Our great country was born of a revolution against the
King of England and unfair taxation. We lost the King but taxation remains a
necessary part of our democracy. We deserve and usually enjoy some fairness in
our taxes. When we pay gas tax at the pump, income taxes, or sales taxes on
goods or a vehicle we know what tax rate we are going to pay and others are also
paying a similar share.
I did not include property taxes among those mentioned because
so many question the fairness of property taxes. All of us who own property pay
taxes expressed as a millage based on each $1,000 of taxable value. Your
assessment card and tax bill also shows a figure identified as State Equalized
Value (SEV). That figure should represent about 50% of your property’s market
or current sales value. Taxable value may increase by the amount of inflation
while the SEV may go up or down supposedly tracking real market sales. That is
the theory. The real world practice varies wildly and the assessor like a King determines
fairness. The issues created by the need for the state to maximize all property
taxes to fund our government weighed against some attempt to maintain fairness
has created a complex system ripe for error and abuse.
In retail, there is an expression called shrinkage. It is the reduction in the profit of a
business due to wastage or theft. That shrinkage means higher prices for all of
us. We pay for each theft or loss that occurs. If you are not yelling, “Stop
thief” as someone runs out of the store with a big screen TV, you are aiding
the thief while costing yourself money.
Property taxes also have a shrinkage factor created by errors in fact and sometimes from biases, favoritism, or even fraud resulting from the archaic practice of employing elected officials as assessors. If your neighbor is receiving a special deal on property taxes, we are all subsidizing that gift from the assessor.
Is someone as guilty as the thief running from the store? Are the property owner and assessor equally guilty? I ask these questions because some jurisdictions, Tuscarora Township being one in particular, has had years of allegations of special property tax deals cut for the good old boys by Supervisor/Assessor Mike Ridley.
Is there any truth to the whispered rumors? A couple bought
a lot in a golf course development north of Indian River. The SEV of the vacant
lot had been $35,000 and the taxable value was $162. The Tuscarora Assessor then lowered the SEV
to $22,500 and raised the taxable value to $22,500. Did I mention the purchaser
had a custom home built on the lot with an occupancy permit issued in September
2009? The Cheboygan County Building Safety department provided the public
record of the “Assessor’s Copy of Building Permit”. The total Building Permit Valuation
was $328,000. Did the SEV, supposedly 50% of the market value, increase for
2010? Not in this fairy tale. The SEV and
taxable value then remained at $22,500 for 2010, 2011, and 2012. In 2013, those
numbers started to depreciate and the SEV and taxable value for 2016 is now
only $15,600.
When these taxpayers, and I use the term reluctantly,
received their annual assessment card for 2016 did they run out and buy a
lottery ticket? They are paying 2016 property taxes on a taxable value of
$15,600. Can they honestly think their custom built home is only worth double
that $15,600 SEV, about $31,000?
Did both they and Tuscarora Township Supervisor/Assessor Mike Ridley knowingly ignore the small print that says:”State Equalized Value must approximate 50% of the market value”?

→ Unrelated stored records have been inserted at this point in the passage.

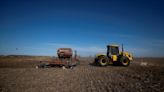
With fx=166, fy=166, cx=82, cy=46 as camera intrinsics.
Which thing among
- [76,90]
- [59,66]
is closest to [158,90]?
[76,90]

Did both they and Tuscarora Township Supervisor/Assessor Mike Ridley knowingly ignore the small print that says:”State Equalized Value must approximate 50% of the market value”?
That couple has been winning the property
tax lottery every year since 2010. Every other Tuscarora Township property
owner for the past 6 years is paying for that fraud or error. We deserve
justice. Will the State Tax Commission correct this fraud or error?